If you add all necessary bands to the sourceBands parameter, it should work too.
<sourceBands>B1,B2,B3,B4,B5,B6,B7,B8,B8A,B9,B10,B11,B12,sun_zenith, sun_azimuth, view_zenith_mean, view_azimuth_mean</sourceBands>

Dear Peters
I was wondering if I could ask 3 last and simple questions.

  1. How do you activate the normal rhow (not normalized)? I am not getting it in the output. Is it simple as (outputRhow) true (/outputRhow)?
  2. What does the parameter (outputAsRrs) do?
  3. Is it possible to get a Rrs for land and water?

Thank you very much for your help

I apologize because my initial message this morning was problematic, but I made some edits.
Thank you

The normalized rhow are always written, but you have set the outputAsRrs option to true. That’s why they are shown as rrs in your result.
I think this answeres the first two question.
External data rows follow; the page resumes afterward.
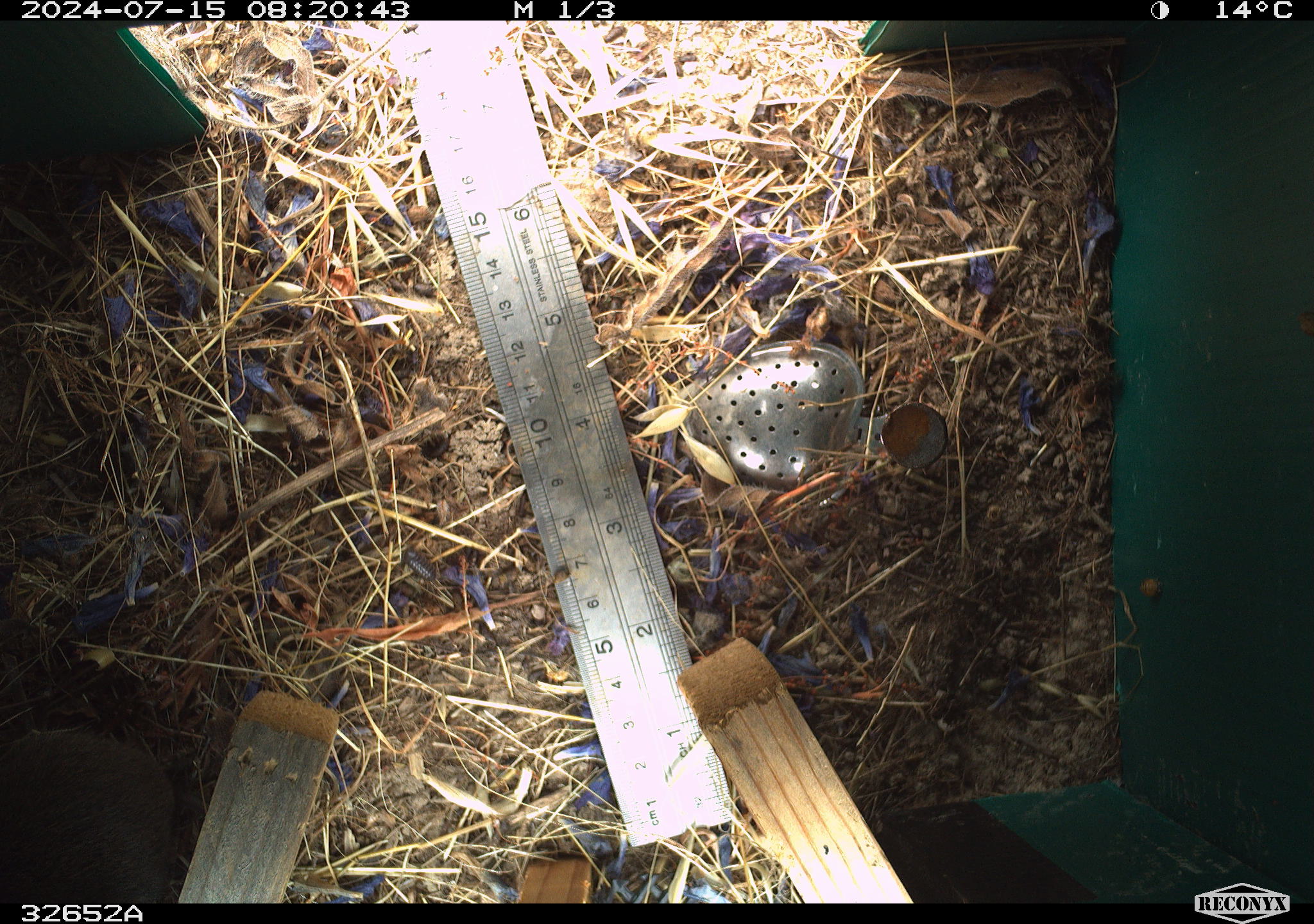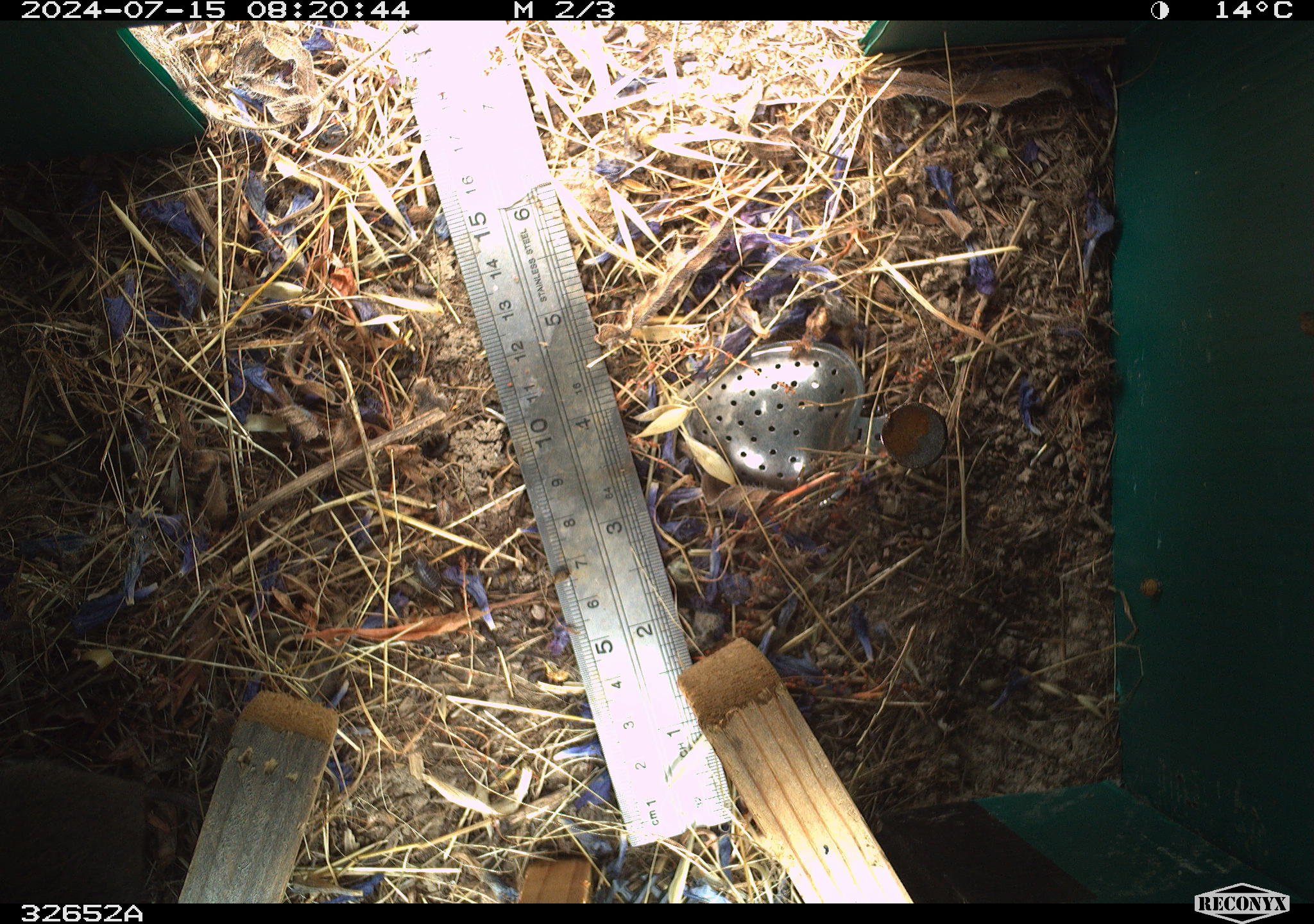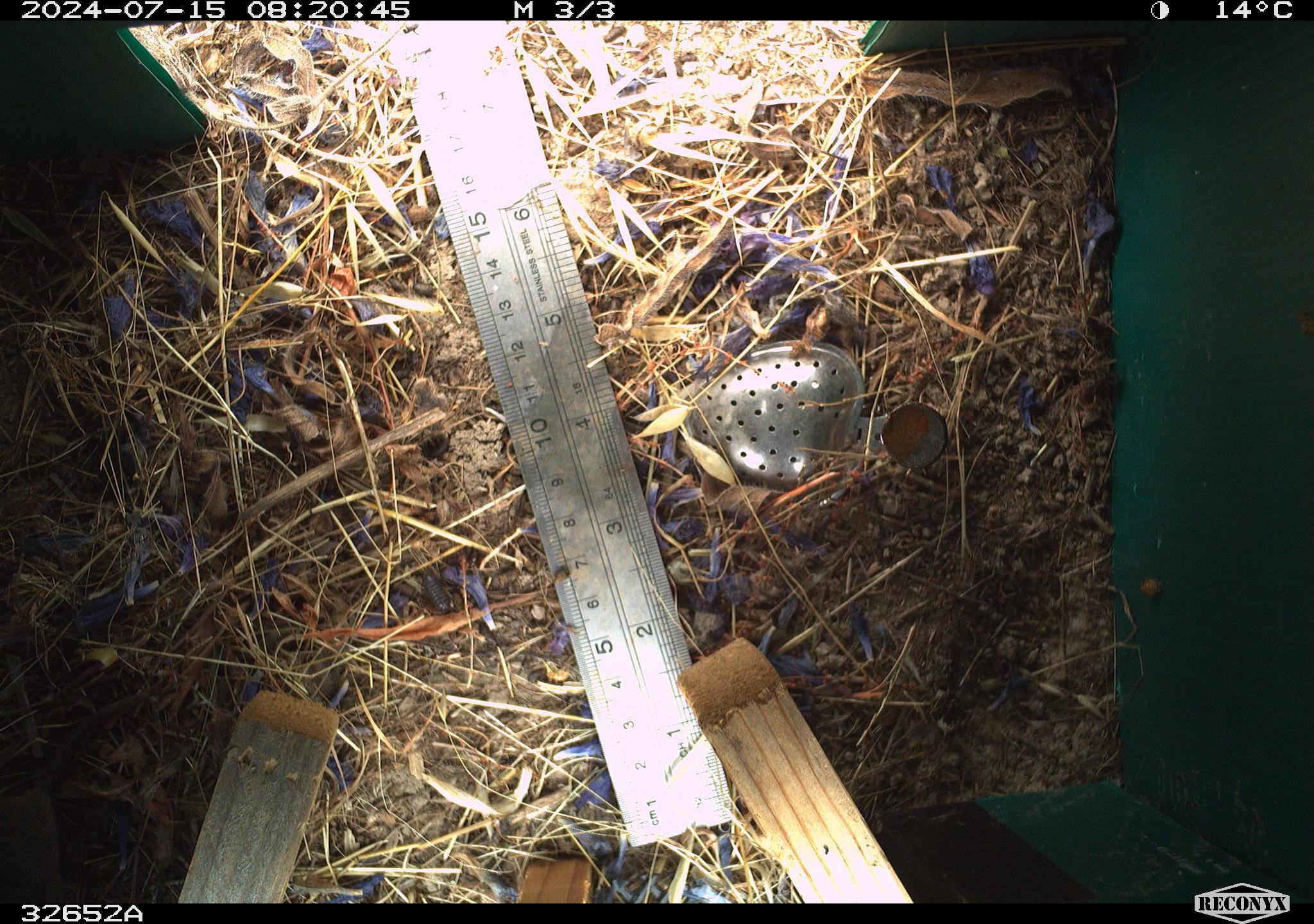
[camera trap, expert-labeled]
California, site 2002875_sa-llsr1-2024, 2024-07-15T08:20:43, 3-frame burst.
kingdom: Animalia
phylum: Chordata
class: Mammalia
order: Rodentia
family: Cricetidae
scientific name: Arvicolinae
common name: voles, lemmings, and muskrats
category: arvicolinae subfamily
Arvicolinae subfamily (voles, lemmings, and muskrats) (Arvicolinae).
Regarding the third question, yes you can. But you shouldn’t do it.
You can remove the valid-pixel expression B8 > 0 && B8 < 0.1 or set it to true. Then all pixels are processed and you will get a result for land pixels. But the neural nets which are used are trained for water and not for land. So the results will not be good.

Thank you, you are awesome

Dear Peters
I tried to run C2RCC with both options “false” and “true” for OutputAsRrs and the output was the same. So, I got a little confused how to get the water leaving reflectance for bands B1,…, B7, B8A. In both cases I only got the angular Rrs for 8 bands and the normalized rhow for 6 bands. Is there something I am missing?
Thank you

The rhow are the defaults. If I just run the C2RCC without changing any parameter, I get them as you can see in the screenshot.

I provide you the parameter section in text form:

    <validPixelExpression>B8 > 0 && B8 < 0.1</validPixelExpression>

Ok I think I understand what is happening. I am also getting the rhow in 8 bands. The long name though is “atmospherically corrected angular dependent water leaving reflectance”. I am confused by the “angular dependent” part.

  1. What does that mean?
  2. And can I just divide this with 3.14 and get the Rrs that I could directly compare to Rrs from other Atmospheric Correction algorithms like Acolite?

Thank you

The rrs value you get when enabling outputAsRrs is the value rhow divided by PI. This safe you the manual step of dividing the value by PI.
Angular dependent does mean that it is normalized. Normalized means the values are as they would have been observed in the nadir of the sensor. The view angle is corrected. It’s also known as a BRDF correction.